According to The Grocer’s KVI price tracker, petfood prices in supermarkets have soared with some up by nearly 60% year-on-year. And food bank organisation FareShare is helping pets out by teaming up with UK Pet Food, pet food insurer Petplan, retailer Pets at Home and also pet food manufacturers to help animals hit by the cost-of-living crisis.
All that said, pet ownership is still very popular, with 57% of UK households (16.2 million) owning 38 million pets. The most popular pets are dogs and cats, with UK households owning 12 million dogs and 11 million cats. But there has been a 50% rise in the number of smaller pets – rabbits, guinea pigs and hamsters – presumably because they are cheaper to own.
Food for thought
UK Pet Food says the UK petfood market is worth £3.8bn. While most people will buy their petfood during their weekly shop, forecourt convenience stores have a role to play in providing for distress or top-up purchases. To this end, it’s all about stocking the big sellers that signpost the category. These would be brands such as Felix, Whiskas, Pedigree and Bakers. And if you can get price-marked packs, all the better as they will communicate value to shoppers.
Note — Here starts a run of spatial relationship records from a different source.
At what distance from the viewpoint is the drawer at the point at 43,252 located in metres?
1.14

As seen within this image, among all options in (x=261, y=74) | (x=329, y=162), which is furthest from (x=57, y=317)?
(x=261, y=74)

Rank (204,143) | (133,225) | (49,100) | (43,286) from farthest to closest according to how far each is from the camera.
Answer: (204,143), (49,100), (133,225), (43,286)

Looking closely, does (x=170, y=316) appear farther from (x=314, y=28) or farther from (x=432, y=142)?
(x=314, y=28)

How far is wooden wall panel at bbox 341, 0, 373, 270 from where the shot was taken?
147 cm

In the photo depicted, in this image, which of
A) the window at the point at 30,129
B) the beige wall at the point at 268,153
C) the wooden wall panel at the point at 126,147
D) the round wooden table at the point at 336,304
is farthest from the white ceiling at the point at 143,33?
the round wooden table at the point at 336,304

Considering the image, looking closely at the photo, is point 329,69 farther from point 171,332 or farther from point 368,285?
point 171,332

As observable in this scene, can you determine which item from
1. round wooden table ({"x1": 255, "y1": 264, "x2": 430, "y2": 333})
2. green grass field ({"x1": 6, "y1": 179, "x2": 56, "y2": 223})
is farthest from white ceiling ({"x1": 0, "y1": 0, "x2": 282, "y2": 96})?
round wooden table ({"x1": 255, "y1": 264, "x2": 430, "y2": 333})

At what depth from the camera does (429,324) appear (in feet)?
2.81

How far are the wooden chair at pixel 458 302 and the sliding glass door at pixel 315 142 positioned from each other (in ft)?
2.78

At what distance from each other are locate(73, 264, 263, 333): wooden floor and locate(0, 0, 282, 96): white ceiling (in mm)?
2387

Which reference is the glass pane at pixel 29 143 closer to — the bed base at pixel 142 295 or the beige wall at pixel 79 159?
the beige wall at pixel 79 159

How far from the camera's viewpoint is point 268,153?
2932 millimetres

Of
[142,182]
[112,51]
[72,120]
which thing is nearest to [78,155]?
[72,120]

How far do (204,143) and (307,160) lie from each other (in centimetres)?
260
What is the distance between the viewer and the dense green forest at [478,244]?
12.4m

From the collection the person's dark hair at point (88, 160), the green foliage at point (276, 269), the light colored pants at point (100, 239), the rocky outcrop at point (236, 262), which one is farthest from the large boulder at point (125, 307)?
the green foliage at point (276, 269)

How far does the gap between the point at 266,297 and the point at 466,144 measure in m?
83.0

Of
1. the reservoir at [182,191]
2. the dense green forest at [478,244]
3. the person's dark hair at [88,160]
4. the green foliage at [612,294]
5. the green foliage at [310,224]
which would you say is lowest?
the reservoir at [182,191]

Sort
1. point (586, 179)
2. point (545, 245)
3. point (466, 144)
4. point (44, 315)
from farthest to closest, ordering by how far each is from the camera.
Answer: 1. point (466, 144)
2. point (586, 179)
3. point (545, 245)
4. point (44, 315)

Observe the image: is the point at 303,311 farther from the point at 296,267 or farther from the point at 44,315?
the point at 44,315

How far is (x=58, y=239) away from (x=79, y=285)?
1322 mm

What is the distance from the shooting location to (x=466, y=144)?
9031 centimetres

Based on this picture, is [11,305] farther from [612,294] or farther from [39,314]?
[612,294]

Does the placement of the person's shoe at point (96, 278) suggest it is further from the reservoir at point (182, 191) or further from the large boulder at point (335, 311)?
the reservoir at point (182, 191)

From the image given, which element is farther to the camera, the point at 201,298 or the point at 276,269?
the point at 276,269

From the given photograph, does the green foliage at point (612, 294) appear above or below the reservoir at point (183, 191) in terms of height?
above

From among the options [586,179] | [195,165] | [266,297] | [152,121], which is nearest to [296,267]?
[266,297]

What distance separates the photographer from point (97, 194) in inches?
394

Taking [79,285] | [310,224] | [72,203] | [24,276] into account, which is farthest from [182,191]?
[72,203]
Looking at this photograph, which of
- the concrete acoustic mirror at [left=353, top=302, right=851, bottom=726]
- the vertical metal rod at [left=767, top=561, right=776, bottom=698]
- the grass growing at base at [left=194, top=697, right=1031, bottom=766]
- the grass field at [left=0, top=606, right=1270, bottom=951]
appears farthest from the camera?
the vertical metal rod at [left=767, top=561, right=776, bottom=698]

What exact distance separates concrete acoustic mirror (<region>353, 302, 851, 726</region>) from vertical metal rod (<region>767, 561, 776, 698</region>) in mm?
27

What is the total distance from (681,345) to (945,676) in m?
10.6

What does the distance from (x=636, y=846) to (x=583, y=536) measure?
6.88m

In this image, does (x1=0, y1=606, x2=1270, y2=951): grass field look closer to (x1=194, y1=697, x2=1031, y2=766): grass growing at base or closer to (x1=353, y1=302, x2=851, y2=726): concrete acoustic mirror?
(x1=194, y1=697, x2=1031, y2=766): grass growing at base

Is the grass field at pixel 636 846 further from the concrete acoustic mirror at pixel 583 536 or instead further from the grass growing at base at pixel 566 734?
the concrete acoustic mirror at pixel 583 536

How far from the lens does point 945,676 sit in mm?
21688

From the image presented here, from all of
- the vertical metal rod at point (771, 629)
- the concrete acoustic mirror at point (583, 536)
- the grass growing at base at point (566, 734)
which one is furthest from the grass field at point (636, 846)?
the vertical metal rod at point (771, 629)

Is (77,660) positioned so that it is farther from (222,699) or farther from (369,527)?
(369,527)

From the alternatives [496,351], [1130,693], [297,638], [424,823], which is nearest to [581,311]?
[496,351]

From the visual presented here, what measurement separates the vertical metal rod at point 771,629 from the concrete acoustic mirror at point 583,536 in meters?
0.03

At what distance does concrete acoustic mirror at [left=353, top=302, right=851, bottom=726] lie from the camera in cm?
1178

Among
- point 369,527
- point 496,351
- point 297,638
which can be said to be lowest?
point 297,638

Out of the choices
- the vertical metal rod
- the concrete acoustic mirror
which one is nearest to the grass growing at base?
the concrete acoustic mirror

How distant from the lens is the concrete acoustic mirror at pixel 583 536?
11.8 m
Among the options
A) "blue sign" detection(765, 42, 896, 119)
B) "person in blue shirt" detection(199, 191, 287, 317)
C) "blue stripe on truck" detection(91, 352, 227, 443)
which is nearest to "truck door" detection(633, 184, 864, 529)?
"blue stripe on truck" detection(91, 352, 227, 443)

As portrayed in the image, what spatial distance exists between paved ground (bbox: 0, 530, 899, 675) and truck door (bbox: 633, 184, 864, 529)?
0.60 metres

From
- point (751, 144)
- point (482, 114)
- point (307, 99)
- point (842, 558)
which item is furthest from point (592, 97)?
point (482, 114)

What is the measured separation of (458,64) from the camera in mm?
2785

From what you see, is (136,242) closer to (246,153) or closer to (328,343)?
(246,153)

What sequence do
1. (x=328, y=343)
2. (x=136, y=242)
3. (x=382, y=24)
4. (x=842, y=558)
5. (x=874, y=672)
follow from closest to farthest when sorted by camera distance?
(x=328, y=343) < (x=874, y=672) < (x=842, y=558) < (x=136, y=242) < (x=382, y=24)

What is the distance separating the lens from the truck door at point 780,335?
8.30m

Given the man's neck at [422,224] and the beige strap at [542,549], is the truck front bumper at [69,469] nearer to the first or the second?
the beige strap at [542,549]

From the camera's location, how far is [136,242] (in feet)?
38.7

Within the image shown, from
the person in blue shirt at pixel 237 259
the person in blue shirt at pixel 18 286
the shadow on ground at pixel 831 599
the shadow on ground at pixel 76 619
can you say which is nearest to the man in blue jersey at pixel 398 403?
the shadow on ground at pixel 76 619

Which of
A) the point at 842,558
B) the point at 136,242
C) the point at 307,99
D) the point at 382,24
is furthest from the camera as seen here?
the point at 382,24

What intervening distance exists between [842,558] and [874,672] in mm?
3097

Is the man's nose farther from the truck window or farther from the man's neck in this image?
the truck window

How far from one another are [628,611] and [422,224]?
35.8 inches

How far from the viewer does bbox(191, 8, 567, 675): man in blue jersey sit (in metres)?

However, it has to be said that for many pet owners, their dog or cat or rabbit or hamster is very much a part of the family and, as long as they can afford it, their pets will be fed very well.
Many pet owners like to think they are feeding their animals the best possible food, which is why, for example, Nestle Purina’s Gourmet is doing so well with its upmarket Nature’s Creations and Revelations ranges. Another brand that is riding high is premium player Lily’s Kitchen, which is now owned by Nestle.
Cook – for cats and dogs
If you really want your petfood range to stand out from the crowd you could consider a niche brand such as Hug Ready Meals, which are microwave meals that mimic Cook human food.
Sara Pearson, joint founder of The Hug Pet Food Company, says they are great for owners who are vegan and vegetarian who don’t want to handle raw meat.
Sustainably packaged and frozen, Hug is cooked in the microwave direct from the freezer or thawed first and then cooked. The ready meals are made from human-grade ingredients and comprise prime cuts of meat, fish and fowl (minimum meat content: 70% in HugMyDog and 98% in HugMyCat) with only added organic seasonal vegetables and essential vitamins and minerals. The Hug range contains no bone, offal, grain or other fillers.
The range includes dishes specific to adult dog, senior dog and puppy and adult cat and kitten. Pearson says they are designed to deliver significant nutritional functionality.
“We recognise that today’s new urban pet owner frequently has no pet ownership template and references food and nutrition against their own consumer habits. Which is why the concept of a premium and convenient ready meal packed full of nutrients is ideal for their lifestyles.”